# Calculate Statistics for a Sequence Database with Cost and Binary Utility Information(SPMF documentation)

This example explains how to calculate statistics for a sequence database with cost and binary utility information using the SPMF open-source data mining library.

## How to run this example?

• If you are using the graphical interface, (1) choose the "Calculate_stats_for_a_sequence_database_with_cost_binary_utility" algorithm, (2) choose the input file example_CorCEPB.txt (3) click "Run algorithm".
• If you want to execute this example from the command line, then execute this command:
java -jar spmf.jar run Calculate_stats_for_a_sequence_database_with_cost_binary_utility example_CorCEPB.txt no_output_file in a folder containing spmf.jar and the input file example_CorCEPB.txt.
• If you are using the source code version of SPMF, launch the file "MainTestSequenceDBCostUtilityStats.java" in the package ca.pfv.SPMF.tests.

## What is this tool?

This tool is a tool for generating statistics about a sequence database with cost and binary utility information, as used by algorithms such as CEPB and CorCEPB.

## What is the input?

The input is a sequence database where each sequence is an ordered list of events, each event has a cost value (a positive integer), and each sequence has a utility value ( a boolean value indicating for example, a good or bad outcome). Moreover, the user must set two parameters: (1) a minimum support threshold minsup (a positive integer), (2) a maximum cost threshold maxcost (a positive integer), and a (3) minimum occupancy minoccupancy threshold (a value in the [0,1] interval).

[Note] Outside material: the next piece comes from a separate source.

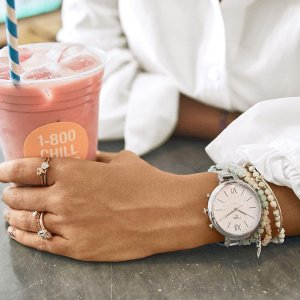 Starting at $79Watch Gifts Sets @ Fossil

For example, consider the following sequence database, which is provided in the file example_CorCEPB.txt of the SPMF distribution:

1[2] -1 2[4] -1 3[9] -1 4[2] -1 -2 SUtility:1
2[1] -1 4[12] -1 3[10] -1 5[1] -1 -2 SUtility:0
1[5] -1 5[4] -1 2[8] -1 -2 SUtility:1
1[3] -1 2[5] -1 4[1] -1 -2 SUtility:0
2[3] -1 5[4] -1 3[2] -1 -2 SUtility:1

This database contains five lines. Each line is a sequence.

Moreover, each sequence (line) is an ordered list of events separated by -1.

An event is represented by a positive integer and it is followed by a cost value (e.g. spent time on the event) indicated between squared brackets [ ]. A cost is a positive integer.

The end of a sequence is indicated by -2. Finally, at the end of each line, the keyword "SUtility:" is followed by 0 or 1, which respectively represent a negative or positive outcome.

For example, the first line indicates that event "1" had a cost of 2, was followed by event "2" with a cost of 4, followed by event "3" with a cost of 9, followed by event "4" with a cost of 2. Moreover, this sequence has a utility of 1, which means a positive outcome. The other sequences follow the same format.

This database could for example represents sequences of learning activities made by learners, where the events 1,2,3,4 and 5 are learning activities, cost values are the time spent on a learning activity and the utility is to pass or faill an exam.

## What is the output?

The output is statistics about the database. For example, if we use the tool on the previous database given as example, we get the following statistics:

============ SEQUENCE COST UTILITY DATABASE STATS ==========
File size (MB): 0.00
Number of sequences : 5
Max item: 5
Average number of itemsets per sequence : 3.4 standard deviation: 0.4898979485566356 variance: 0.24
Average number of items per itemset : 1.0 standard deviation: 0.0 variance: 0.0
Average cost per item: 4.470588235294118 standard deviation: 3.2560829419054236 variance: 10.602076124567478
Average cost per sequence: 15.2 standard deviation: 5.670978751503131 variance: 32.160000000000004
Average utility per sequence: 0.6 standard deviation: 0.48989794855663565 variance: 0.24000000000000005
=========================================================